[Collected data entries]

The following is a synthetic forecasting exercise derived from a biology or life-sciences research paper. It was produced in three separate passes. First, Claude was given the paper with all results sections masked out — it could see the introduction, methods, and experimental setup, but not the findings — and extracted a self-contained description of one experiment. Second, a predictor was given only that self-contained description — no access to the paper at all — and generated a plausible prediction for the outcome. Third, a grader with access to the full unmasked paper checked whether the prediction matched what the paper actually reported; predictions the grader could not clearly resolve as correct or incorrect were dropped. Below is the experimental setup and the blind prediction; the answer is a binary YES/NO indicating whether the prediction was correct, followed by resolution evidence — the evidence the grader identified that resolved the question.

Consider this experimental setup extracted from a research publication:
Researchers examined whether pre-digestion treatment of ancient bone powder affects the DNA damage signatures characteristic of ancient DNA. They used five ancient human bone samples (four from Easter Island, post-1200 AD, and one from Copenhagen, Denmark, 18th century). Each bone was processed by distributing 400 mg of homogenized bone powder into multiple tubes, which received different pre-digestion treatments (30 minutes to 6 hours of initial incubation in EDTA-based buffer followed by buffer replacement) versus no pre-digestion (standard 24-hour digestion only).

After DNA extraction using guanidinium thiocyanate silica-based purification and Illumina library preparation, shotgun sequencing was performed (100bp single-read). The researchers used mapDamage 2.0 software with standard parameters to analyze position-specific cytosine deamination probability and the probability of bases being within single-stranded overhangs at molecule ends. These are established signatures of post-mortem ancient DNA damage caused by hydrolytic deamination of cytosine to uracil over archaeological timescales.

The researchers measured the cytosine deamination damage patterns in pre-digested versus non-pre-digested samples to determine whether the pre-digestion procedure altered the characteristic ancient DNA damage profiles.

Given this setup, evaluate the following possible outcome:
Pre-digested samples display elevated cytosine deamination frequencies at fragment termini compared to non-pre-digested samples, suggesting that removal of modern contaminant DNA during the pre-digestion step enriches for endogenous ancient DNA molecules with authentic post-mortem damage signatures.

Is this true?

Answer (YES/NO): NO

(Instructions for the task)
Please reproduce the closing stretch of the records, from the line with "Given this setup, evaluate" through the last line, exactly as it stands.

(Task response)
Given this setup, evaluate the following possible outcome:
Pre-digested samples display elevated cytosine deamination frequencies at fragment termini compared to non-pre-digested samples, suggesting that removal of modern contaminant DNA during the pre-digestion step enriches for endogenous ancient DNA molecules with authentic post-mortem damage signatures.

Is this true?

Answer (YES/NO): NO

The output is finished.